§ **Task details**: Exclude the pictures, then repeat the remaining data exactly.

§ **Given material**:
.....
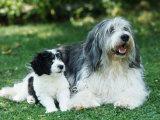 Polish Lowland Sheepdog with Puppy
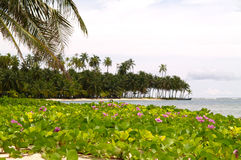 San Blas Islands. In Panama Royalty Free Stock Photography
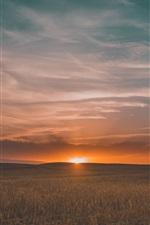 Preview iPhone wallpaper Fields, sunset, grass, sky, clouds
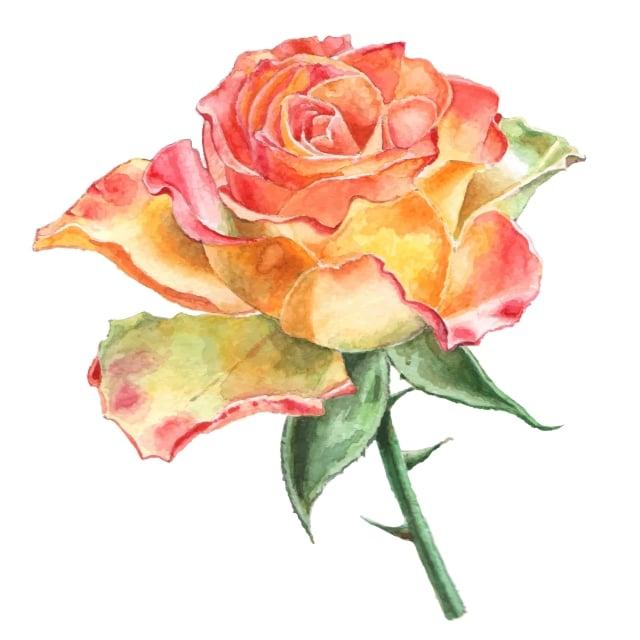 人與人之間的善意,有如種子一般,在心田上播撒,竟會綻放出如此美麗恍如生命的花,誰說這世上沒有點石成金的奇蹟?(123RF)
.....
§ **Result of the exercise**:
 Polish Lowland Sheepdog with Puppy
 San Blas Islands. In Panama Royalty Free Stock Photography
 Preview iPhone wallpaper Fields, sunset, grass, sky, clouds
 人與人之間的善意,有如種子一般,在心田上播撒,竟會綻放出如此美麗恍如生命的花,誰說這世上沒有點石成金的奇蹟?(123RF)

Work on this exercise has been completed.